+++ Excerpt

A brightly shining star in Covid’s firmament has been the impressively quick commercial development of the vaccines. The first person in the US was inoculated with a Covid vaccine on December 14, 2020. The mRNA vaccines’ production took just a gold medal sprint worthy 11 months to be produced, authorized and shot into arms.

But that swift production of mRNA Covid vaccines required a foundation of basic, scientific research and knowledge that began long ago in the early 1960s. One of the pioneering scientists whose interest in mRNA vaccines began in the 1970s is Katalin Karikó, who is now Senior Vice President of BioNTech. BioNTech, together with Pfizer, has provided 324 million Pfizer-BioNTech mRNA Covid vaccine doses in the US.

The Dems have inappropriately hoisted “following science” as a needed policy pinata, shown below, that will ensure the production of unambiguous, universal guidance for how we should deal with this pandemic. If an FDA or CDC policy is science-based, as these agencies’ policy-makers and the president routinely state, it must be right. If only.

 

The Dems' Covid Pinata 

Numerous groups, disagreeing with such guidance for assorted reasons, have persistently attempted to sling sharp pokes into the Dems’ follow science pinata. They have yet to be showered with treats, but they keep on trying.

Historically, empirically-based scientific inquiry has produced many valued changes that have fundamentally altered and improved how we see ourselves, our world and beyond. An apocryphal apple falling on Newton’s head is but one example.

Scientific inquiry is never static. Scientific knowledge regularly evolves as more data are gathered and new theories are postulated to describe them. Scientific findings on many topics of public interest cannot be carved into a Mt. Rushmore for all time. Here are two examples from the past.

++++++

◆ **Questions**
(a) Answer these questions from the Covid vaccine excerpt:
(i) On what date was the first person in the US inoculated with a Covid vaccine?
(ii) What position does Katalin Karikó now hold?
(iii) What is given as one example of valued change from scientific inquiry?
(b) Please carry on the Covid vaccine excerpt after its last sentence, giving the two examples from the past that it promises.

+++ Records shown

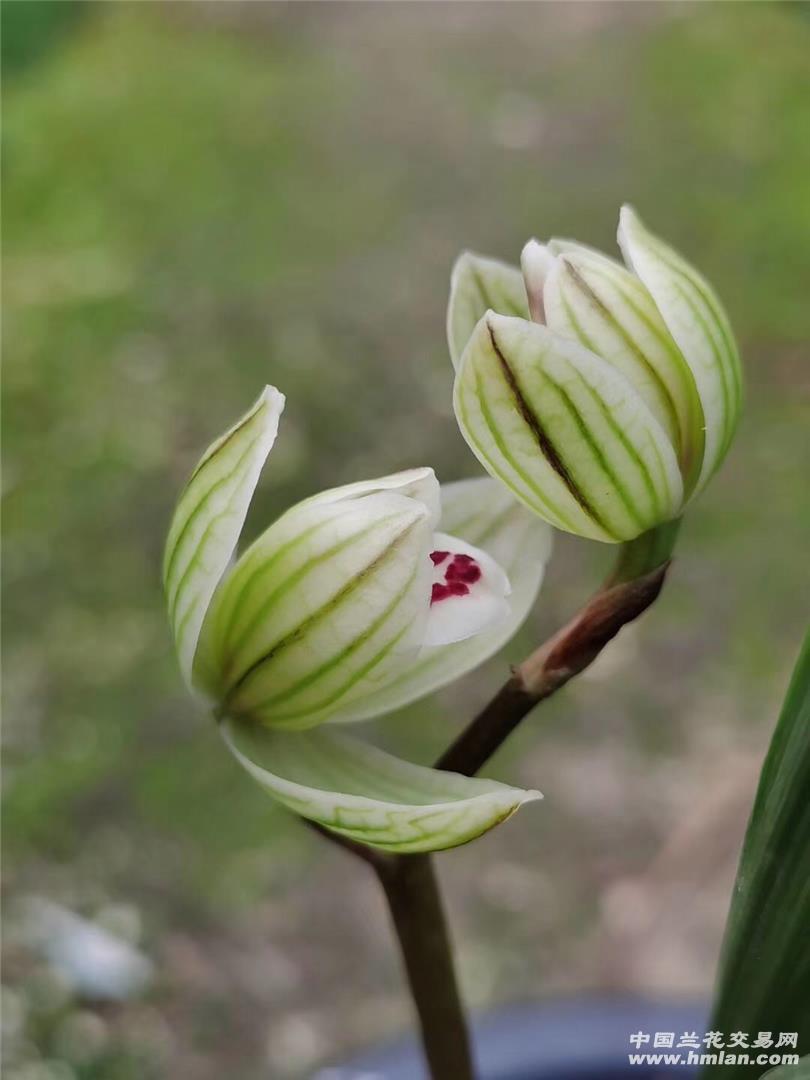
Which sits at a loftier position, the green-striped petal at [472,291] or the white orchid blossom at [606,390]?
the green-striped petal at [472,291]

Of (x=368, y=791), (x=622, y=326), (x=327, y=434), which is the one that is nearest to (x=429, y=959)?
(x=368, y=791)

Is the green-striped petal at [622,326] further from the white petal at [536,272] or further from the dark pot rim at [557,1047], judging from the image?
the dark pot rim at [557,1047]

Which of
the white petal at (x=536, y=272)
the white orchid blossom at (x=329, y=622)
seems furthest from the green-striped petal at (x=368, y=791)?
the white petal at (x=536, y=272)

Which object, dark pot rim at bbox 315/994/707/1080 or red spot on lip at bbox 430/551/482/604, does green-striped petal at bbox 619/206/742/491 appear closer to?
red spot on lip at bbox 430/551/482/604

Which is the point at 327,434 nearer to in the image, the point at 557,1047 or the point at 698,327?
the point at 557,1047

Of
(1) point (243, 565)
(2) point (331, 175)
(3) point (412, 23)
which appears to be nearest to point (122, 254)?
(2) point (331, 175)

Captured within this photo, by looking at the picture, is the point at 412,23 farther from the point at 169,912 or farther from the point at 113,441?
the point at 169,912
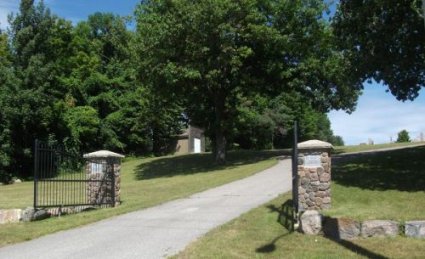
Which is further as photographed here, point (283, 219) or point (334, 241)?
point (283, 219)

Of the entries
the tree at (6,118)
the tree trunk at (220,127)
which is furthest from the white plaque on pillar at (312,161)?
the tree at (6,118)

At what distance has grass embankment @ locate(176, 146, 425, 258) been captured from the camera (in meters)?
8.43

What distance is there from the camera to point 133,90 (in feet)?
153

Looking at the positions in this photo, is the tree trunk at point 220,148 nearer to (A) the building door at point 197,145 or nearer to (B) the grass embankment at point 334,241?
(B) the grass embankment at point 334,241

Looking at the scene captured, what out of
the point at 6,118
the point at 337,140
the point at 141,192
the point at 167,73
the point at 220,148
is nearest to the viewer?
the point at 141,192

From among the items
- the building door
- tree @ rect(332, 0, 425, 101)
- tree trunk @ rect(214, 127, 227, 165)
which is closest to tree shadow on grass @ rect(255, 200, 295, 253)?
tree @ rect(332, 0, 425, 101)

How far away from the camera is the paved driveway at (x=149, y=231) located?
9.09 metres

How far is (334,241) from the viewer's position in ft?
30.2

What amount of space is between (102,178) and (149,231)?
16.1 ft

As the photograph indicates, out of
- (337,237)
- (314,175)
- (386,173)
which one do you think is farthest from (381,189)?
(337,237)

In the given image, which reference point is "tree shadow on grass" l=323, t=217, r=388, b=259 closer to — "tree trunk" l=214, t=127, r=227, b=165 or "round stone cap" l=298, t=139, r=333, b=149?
"round stone cap" l=298, t=139, r=333, b=149

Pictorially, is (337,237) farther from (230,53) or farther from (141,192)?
(230,53)

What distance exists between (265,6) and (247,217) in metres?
19.8

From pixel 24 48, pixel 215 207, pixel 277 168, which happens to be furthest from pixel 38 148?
pixel 24 48
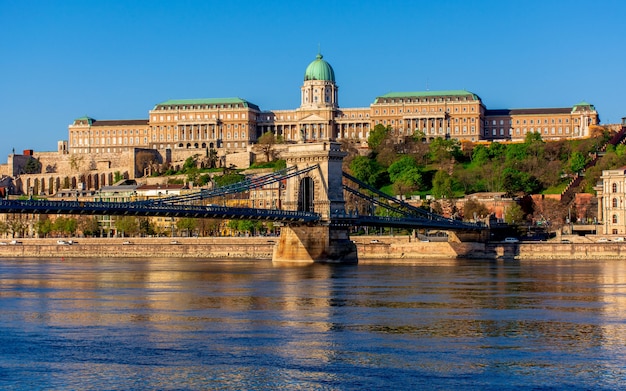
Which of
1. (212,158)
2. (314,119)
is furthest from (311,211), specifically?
(314,119)

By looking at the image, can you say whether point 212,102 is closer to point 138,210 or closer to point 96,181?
point 96,181

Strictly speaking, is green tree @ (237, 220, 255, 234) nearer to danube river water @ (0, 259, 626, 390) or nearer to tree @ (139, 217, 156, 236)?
tree @ (139, 217, 156, 236)

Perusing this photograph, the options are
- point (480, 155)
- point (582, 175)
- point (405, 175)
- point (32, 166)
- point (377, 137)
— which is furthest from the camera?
point (32, 166)

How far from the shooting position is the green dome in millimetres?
134750

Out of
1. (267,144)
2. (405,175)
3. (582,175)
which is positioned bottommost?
(582,175)

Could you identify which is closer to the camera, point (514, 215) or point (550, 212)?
point (514, 215)

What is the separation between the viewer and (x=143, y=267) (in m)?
59.3

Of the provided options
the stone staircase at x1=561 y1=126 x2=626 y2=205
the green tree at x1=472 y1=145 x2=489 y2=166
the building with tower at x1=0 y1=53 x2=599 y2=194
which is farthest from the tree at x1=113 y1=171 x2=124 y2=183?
the stone staircase at x1=561 y1=126 x2=626 y2=205

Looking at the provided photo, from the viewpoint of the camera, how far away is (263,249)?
73.1m

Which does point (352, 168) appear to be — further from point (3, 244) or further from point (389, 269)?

++++++

◆ **Answers below**
(a)
(i) December 14, 2020
(ii) Senior Vice President of BioNTech
(iii) An apocryphal apple falling on Newton's head

(b)
The heliocentric model of the heavens.  Talk about fundamental changes. When Copernicus first suggested that the universe did not revolve around our Earth it was a big deal for those in the know – meaning the Catholic Church. Geocentrism – where the Earth is placed at the center of the heavens – had been accepted wisdom from on high for eons. In 1543 Copernicus first proposed an alternative sun-centered (heliocentric) model of the heavens. Astronomers and others will celebrate his 550th birthday next year.

In 1609, Galileo defended Copernican heliocentrism based on his own, original astronomical observations. For that he incurred the Catholic Church’s unrelenting rath. During the Roman Inquisition in 1615 Galileo was found to be a nasty heliocentric heretic and placed under house arrest until he died nearly 50 years later. Yet the cloistered Church could not stop the heliocentric sun from shining in.

The theory of evolution.  Charles Darwin and Alfred Russel Wallace offered their ground-breaking research about evolutionary natural selection in 1858 at London’s Linnean Society. The next year, Darwin published On the Origin of Species by Means of Natural Selection that was hugely controversial and consequential. Quixotically, it still remains provocative for a few people mostly on theological grounds. After the late-19th century, natural selection has become a foundational cornerstone of modern biology. But folks still petition school boards to stop teaching evolution to their children, not just CRT.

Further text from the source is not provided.